Ukryła zająca w głębokich trawach i zaczęła jeść tak szybko, że aż zakręciło się jej w głowie. To była świetna chwila. Konsumowała, zachwycając się każdym krwistym kawałkiem ofiary.
Jednocześnie myślała, co działo się w głowie kocura. Niektóre jego postępowania były oczywiste. Droczył się z nią, bo wiedział, że na własnym terytorium ma znaczną przewagę. Ale czarna była ciekawa, czy Jastrzębi Cień byłby równie odważny, gdyby to ona była na jego miejscu. Po prostu trafiła mu się lepsza pozycja w sytuacji. Nic więcej. Pyskaty Kamień po zjedzonym posiłku zakopała kości i zmusiła się, by wytrzeć pysk z krwi. Ciężko byłoby jej się wytłumaczyć, dlaczego łazi z zapachem Klanu Wilka, dlatego mimo nieprzyjemności ponownie wytarzała się w wilgotnej kałuży. Jednocześnie, spędzając tak czas po nocnej eskapadzie w terenie, coraz bardziej gniewała się na siebie. Jak mogła być tak głupia, by pokazać po sobie jakiekolwiek uczucia? Widziała jego uśmiech, gdy rejestrował jej obawy. Drżenie głosu. To wszystko sprawiało mu przyjemność, a ona na to pozwoliła. Powinna była raz a dobrze ugryźć go w ogon i uciekać z miejsca zdarzenia. Zamiast tego kuliła się jak głupia mysz. Już więcej nie pozwoli sobie na taką słabość. To okropne!

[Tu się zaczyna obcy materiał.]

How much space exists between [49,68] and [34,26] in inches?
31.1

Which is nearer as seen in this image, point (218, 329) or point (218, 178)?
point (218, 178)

Ugryzła zębami leżący nieopodal patyk, który rozpołowił się na dwie części z głośnym szczękiem. Uniosła pysk do gwiazd i siedziała jeszcze chwilę, zanim wróciła do obozu. A raczej dokuśtykała do niego na poboczu, bo przy wejściu stał wartownik. Z daleka nie widziała, jaki to kot, a gdy się zbliżała, nie chciała ryzykować wykryciem. Gdy zasypiała, towarzyszyły jej sceny tej nocy. Potwornie irytujący uśmiech Jastrzębiego Cienia, oraz źródło jej gniewu, czyli jej własne uczucia. Strach. Nie pozwoliłaby sobie o tym zapomnieć. To był wielki błąd, że tak łatwo dała się zastraszyć i zmanipulować wojownikowi. Miała nadzieję, że będzie miała okazję jeszcze się z nim spotkać i pokazać, że kocur nie może tak prędko jej oceniać.  Gdyby tylko nie byli na terytorium Klanu Wilka, on już uciekłby w popłochu przed jej obelgami! Zbyt bardzo przejmowała się chwilą. Cóż, nie miała jednak zamiaru stracić głowy i honoru, więc nie mogła pozwolić sobie na wyzwiska, gdy była u wilczaków. Zasnęła szybko, przygnieciona emocjami tej nocy. Wszystko działo się tak szybko.